Unlike most Brotherhood branches, the position of Kuwait’s Ikhwan is mild toward the United States—which has a massive military presence in Kuwait and to whom Kuwaitis are indebted for liberating them from Iraqi occupation. The Ikhwan have not been critical of the security relationship between Kuwait and Washington and its leaders often meet with the American ambassador and European officials. While United States diplomats and intelligence officials prefer engaging the Ikhwan in order to isolate the more extremist Islamists, United States federal agents have the group under watchful eyes. The Ikhwan support the Palestinian resistance group Hamas against Israel.
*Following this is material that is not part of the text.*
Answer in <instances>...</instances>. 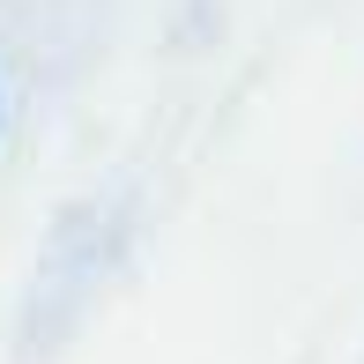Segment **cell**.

However, some members have expressed support for a US or Israeli attack on the nuclear facilities of Iran, seen more of a threat to its security than Israel. The Salafis view Iran, compared to Israel, as an immediate threat to the region.
“Israel is continuously dangerous, it is a long-term enemy. Iran is in and out. Danger comes from the expansionism of the Revolutionary Guards and they form a danger to the Gulf states.” Although the Bahrain Independent Commission of Inquiry (BICI) found no evidence of Iranian meddling in Bahrain’s uprising, Sultan continues to believe that Iran is intervening in Bahraini affairs. He says, “You’ve seen what happened in Bahrain. Iran is behind it, it is financing it.” Saudi influence in the Gulf, on the other hand, poses no danger according to Sultan.
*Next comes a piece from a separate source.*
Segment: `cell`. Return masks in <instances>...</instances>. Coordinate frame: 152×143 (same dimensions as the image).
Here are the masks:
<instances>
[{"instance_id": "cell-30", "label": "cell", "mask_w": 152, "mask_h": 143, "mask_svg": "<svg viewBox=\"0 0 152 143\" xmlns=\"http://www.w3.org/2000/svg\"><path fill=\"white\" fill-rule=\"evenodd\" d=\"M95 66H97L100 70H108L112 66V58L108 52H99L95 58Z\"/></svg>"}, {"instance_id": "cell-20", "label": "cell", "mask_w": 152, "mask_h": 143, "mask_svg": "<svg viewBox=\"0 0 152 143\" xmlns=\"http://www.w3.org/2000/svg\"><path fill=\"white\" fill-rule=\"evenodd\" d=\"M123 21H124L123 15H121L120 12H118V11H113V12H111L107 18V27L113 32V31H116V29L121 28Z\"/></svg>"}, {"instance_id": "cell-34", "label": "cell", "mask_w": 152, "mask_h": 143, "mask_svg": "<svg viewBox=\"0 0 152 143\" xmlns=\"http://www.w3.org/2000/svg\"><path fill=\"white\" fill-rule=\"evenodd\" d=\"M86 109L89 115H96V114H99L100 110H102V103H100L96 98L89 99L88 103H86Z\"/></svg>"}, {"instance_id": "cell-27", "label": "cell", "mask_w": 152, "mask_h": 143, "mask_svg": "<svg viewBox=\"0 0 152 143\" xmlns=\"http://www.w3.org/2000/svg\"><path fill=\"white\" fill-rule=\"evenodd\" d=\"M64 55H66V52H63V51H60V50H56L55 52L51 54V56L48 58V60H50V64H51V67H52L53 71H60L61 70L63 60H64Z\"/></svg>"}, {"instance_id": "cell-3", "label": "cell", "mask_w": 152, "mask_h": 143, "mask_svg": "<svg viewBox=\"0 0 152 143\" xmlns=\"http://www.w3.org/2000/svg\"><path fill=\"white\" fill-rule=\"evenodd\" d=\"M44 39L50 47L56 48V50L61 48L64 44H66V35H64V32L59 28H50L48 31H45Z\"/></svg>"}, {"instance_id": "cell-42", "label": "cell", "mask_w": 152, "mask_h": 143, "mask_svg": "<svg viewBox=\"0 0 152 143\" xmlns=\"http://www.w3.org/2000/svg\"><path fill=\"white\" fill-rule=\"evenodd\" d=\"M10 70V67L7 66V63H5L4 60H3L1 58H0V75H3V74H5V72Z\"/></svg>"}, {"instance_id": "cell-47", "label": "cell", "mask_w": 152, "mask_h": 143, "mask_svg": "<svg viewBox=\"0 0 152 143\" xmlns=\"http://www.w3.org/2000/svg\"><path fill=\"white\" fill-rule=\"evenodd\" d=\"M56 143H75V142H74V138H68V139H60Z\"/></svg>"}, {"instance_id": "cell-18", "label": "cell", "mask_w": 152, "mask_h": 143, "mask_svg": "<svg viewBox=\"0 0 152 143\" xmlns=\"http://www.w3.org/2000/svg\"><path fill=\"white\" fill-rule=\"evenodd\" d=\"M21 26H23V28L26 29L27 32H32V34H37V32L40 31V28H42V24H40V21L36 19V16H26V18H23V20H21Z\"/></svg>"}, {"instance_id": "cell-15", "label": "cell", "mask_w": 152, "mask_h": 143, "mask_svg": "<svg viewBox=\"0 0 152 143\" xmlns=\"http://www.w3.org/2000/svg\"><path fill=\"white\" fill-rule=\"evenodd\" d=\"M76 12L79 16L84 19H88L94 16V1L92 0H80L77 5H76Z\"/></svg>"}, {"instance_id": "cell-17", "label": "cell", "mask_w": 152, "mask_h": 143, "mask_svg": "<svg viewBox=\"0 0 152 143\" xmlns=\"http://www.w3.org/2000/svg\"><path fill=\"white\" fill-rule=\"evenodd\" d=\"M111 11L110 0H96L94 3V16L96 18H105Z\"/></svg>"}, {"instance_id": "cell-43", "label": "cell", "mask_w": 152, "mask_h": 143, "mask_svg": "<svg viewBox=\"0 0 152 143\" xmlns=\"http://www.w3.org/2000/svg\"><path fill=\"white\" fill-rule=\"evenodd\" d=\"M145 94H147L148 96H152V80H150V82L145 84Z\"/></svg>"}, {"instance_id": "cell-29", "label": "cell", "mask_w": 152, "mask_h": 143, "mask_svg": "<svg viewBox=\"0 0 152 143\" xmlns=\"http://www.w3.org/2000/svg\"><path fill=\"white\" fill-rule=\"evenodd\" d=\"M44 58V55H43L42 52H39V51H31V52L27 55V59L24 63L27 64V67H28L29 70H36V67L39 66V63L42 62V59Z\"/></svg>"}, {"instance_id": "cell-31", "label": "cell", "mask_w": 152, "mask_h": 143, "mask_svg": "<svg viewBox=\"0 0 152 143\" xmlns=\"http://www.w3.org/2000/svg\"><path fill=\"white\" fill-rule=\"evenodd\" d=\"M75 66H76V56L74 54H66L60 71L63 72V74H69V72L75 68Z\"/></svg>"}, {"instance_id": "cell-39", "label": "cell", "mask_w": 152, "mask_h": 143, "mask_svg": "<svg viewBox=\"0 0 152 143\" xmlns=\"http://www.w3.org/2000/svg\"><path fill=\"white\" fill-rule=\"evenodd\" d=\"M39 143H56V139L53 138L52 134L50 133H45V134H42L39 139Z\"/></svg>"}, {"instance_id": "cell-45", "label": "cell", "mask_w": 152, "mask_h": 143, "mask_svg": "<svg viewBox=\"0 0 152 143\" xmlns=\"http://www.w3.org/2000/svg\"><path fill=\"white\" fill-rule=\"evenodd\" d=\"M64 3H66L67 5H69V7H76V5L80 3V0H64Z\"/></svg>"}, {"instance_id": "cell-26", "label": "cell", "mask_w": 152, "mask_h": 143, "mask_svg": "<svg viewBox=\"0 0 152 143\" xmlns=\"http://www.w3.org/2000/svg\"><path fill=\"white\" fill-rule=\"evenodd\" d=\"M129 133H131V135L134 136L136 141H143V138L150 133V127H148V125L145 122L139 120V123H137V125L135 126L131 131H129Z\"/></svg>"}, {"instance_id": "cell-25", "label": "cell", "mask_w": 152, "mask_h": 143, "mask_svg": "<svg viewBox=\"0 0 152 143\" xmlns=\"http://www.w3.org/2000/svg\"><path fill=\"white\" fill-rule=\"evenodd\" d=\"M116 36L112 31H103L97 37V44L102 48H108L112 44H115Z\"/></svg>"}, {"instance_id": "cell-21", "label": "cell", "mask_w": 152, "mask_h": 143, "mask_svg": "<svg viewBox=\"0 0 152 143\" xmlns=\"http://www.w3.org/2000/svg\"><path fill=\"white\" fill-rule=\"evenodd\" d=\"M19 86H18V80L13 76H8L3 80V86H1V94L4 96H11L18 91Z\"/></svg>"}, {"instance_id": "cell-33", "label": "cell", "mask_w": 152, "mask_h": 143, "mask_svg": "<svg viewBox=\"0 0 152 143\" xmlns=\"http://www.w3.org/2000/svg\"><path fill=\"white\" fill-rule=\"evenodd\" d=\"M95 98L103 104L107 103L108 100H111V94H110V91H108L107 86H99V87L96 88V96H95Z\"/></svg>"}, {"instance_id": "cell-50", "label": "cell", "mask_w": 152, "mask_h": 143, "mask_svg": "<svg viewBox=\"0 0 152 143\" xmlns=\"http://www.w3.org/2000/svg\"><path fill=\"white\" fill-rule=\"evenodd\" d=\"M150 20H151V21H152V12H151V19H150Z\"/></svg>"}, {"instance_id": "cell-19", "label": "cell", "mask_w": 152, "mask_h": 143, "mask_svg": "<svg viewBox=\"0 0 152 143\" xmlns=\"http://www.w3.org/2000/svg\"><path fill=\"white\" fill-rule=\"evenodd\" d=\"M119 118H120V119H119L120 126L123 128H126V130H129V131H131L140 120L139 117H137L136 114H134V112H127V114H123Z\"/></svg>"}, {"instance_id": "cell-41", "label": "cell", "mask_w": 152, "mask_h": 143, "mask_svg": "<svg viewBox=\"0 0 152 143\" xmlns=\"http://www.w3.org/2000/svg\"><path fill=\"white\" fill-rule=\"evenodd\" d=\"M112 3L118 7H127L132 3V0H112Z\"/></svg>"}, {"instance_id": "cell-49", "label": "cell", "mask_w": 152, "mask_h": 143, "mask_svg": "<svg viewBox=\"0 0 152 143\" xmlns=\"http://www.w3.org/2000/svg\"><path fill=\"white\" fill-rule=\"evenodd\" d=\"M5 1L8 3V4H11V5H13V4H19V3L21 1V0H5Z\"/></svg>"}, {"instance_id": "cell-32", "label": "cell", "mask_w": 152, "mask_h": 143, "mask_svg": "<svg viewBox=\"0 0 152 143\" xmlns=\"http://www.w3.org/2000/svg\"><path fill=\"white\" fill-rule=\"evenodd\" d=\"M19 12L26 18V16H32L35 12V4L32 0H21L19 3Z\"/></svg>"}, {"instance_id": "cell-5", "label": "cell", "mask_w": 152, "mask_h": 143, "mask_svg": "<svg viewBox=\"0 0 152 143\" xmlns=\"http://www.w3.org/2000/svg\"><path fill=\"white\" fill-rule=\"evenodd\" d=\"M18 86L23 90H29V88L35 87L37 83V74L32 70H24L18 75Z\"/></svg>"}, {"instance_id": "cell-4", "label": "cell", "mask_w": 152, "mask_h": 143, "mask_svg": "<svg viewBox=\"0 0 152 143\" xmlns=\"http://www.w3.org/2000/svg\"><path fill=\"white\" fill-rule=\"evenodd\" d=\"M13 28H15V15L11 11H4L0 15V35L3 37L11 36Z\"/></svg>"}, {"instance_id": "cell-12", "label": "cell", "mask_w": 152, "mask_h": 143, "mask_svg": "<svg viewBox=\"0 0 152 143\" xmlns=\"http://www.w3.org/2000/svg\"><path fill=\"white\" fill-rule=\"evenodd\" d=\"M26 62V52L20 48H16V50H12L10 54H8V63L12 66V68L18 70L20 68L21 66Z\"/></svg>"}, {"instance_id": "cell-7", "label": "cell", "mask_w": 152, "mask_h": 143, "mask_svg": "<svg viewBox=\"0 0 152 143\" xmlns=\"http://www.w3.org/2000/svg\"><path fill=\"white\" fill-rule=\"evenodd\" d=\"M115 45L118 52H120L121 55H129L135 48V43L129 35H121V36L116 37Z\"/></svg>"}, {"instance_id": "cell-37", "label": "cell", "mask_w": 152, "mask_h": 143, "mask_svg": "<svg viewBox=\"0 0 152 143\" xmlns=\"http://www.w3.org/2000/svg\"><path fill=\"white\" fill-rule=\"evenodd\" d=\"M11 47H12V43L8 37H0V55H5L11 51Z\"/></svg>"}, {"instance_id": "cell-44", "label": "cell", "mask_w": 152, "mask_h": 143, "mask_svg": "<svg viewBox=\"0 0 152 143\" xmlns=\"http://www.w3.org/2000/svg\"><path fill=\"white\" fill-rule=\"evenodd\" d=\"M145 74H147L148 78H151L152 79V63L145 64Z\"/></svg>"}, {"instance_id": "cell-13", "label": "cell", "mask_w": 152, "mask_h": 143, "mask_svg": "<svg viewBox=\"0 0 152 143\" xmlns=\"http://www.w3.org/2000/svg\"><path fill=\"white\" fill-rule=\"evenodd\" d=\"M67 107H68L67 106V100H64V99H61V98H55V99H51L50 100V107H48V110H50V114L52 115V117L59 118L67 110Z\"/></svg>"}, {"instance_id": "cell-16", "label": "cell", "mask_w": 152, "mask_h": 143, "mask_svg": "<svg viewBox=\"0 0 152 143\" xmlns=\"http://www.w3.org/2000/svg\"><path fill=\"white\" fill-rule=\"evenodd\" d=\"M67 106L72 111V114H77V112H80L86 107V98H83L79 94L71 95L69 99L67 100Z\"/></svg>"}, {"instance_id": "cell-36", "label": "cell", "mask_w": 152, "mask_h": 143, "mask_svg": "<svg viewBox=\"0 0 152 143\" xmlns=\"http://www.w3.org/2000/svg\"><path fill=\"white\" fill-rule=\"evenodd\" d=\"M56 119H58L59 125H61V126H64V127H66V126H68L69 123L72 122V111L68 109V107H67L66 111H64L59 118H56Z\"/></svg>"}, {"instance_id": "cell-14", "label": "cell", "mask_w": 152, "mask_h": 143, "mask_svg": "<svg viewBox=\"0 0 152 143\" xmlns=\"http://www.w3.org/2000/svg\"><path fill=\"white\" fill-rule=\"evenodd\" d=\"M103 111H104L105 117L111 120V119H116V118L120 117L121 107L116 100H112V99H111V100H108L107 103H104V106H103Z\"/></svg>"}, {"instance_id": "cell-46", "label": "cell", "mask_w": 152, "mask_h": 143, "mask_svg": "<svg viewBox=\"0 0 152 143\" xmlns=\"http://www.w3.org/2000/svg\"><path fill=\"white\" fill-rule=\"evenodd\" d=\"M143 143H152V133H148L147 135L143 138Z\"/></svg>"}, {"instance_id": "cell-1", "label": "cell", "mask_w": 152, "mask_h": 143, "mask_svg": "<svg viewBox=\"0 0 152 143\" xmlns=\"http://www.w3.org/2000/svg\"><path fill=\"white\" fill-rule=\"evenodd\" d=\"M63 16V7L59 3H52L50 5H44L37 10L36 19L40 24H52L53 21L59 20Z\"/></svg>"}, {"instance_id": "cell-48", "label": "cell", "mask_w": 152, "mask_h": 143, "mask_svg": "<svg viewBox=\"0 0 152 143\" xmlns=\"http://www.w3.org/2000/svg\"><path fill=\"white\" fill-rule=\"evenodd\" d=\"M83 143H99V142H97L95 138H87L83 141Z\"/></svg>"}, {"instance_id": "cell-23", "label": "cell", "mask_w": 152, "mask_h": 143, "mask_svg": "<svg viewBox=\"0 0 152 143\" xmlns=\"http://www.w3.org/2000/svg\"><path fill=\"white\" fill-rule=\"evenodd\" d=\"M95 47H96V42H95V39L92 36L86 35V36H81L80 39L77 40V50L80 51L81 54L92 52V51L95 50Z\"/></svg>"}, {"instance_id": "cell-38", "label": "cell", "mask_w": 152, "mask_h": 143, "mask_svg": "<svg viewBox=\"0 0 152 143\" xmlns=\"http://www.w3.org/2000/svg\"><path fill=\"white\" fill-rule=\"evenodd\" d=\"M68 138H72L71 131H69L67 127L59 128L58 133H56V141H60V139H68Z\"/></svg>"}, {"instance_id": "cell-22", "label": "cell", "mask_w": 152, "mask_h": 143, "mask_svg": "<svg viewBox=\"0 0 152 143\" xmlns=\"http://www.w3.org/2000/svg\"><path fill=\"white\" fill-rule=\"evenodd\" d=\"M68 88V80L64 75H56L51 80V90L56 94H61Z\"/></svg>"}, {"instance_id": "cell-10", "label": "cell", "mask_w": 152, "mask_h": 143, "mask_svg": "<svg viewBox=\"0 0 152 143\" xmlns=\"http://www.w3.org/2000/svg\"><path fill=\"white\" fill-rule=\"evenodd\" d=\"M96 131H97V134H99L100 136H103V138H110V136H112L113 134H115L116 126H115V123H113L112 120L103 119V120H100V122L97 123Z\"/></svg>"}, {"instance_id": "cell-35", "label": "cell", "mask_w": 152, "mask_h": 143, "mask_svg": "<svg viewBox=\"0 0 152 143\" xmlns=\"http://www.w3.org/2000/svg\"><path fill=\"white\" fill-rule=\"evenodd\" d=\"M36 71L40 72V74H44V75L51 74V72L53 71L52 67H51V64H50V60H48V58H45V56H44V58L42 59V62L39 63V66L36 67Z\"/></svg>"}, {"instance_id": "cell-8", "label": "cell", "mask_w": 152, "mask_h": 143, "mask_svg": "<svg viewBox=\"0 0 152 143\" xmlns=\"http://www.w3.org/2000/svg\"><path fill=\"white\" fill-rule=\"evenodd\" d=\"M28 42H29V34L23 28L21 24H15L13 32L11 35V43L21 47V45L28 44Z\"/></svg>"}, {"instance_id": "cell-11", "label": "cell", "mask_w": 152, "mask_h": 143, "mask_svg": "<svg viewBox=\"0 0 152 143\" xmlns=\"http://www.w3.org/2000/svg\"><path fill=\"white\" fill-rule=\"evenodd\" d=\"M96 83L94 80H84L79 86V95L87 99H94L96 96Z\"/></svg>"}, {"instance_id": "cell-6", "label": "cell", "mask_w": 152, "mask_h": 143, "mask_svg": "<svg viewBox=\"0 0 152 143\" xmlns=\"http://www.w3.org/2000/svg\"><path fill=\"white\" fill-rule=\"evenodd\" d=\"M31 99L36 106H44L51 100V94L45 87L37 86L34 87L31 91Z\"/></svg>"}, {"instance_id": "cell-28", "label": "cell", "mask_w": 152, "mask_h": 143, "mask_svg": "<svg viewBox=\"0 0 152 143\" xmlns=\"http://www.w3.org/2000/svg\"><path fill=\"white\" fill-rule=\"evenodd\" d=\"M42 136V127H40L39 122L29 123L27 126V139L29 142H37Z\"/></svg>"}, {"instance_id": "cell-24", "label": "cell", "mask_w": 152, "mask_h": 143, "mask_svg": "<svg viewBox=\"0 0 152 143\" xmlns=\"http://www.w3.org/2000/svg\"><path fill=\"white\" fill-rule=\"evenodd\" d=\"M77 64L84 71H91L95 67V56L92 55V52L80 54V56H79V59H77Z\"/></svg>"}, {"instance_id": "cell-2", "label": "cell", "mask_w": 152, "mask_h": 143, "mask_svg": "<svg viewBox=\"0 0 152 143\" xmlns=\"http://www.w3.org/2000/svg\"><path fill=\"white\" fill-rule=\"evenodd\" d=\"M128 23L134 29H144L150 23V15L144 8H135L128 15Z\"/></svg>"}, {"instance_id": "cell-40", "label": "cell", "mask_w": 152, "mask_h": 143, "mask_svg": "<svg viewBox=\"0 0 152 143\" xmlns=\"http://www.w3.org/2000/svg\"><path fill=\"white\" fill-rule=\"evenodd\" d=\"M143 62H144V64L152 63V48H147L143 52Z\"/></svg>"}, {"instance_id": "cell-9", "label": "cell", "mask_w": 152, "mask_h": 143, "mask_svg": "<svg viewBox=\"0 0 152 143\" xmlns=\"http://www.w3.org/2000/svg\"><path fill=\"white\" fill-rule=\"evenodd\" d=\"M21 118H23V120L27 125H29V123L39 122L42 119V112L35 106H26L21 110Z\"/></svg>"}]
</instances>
Senior parliament official Khalid al-Ali believes otherwise. He thinks that, “Our problem is the Saudi wave” that is impacting the Gulf area. “Give the Ikhwan a chance to be tested. Their performance in Egypt will be their test. Will they allow the system to remain democratic and free elections to continue? Or will they turn their back to newly achieved political freedoms and become autocratic?” But he believes today’s economic globalization will force newly installed Islamist governments to be more flexible; to build commercial and economic ties with the world for the welfare of their countries. But al-Essa is not so optimistic. The current frictions among the various groups and between Sunnis and Shias are recipes for trouble in Kuwait, similar to Bahrain. He blames Islamists’ success on the “fake liberals” who failed to win the hearts and minds of the masses. “Liberals deal with people from above, from their towers.” Their interests lie more with the business community, money, and the ruling family. “Kuwait in the 1960s and 1970s was the jewel of the Gulf. It was the first country to have a constitution, to have modern laws, commerce … and has ended up like this. There’s nostalgia for the past,” said al-Essa.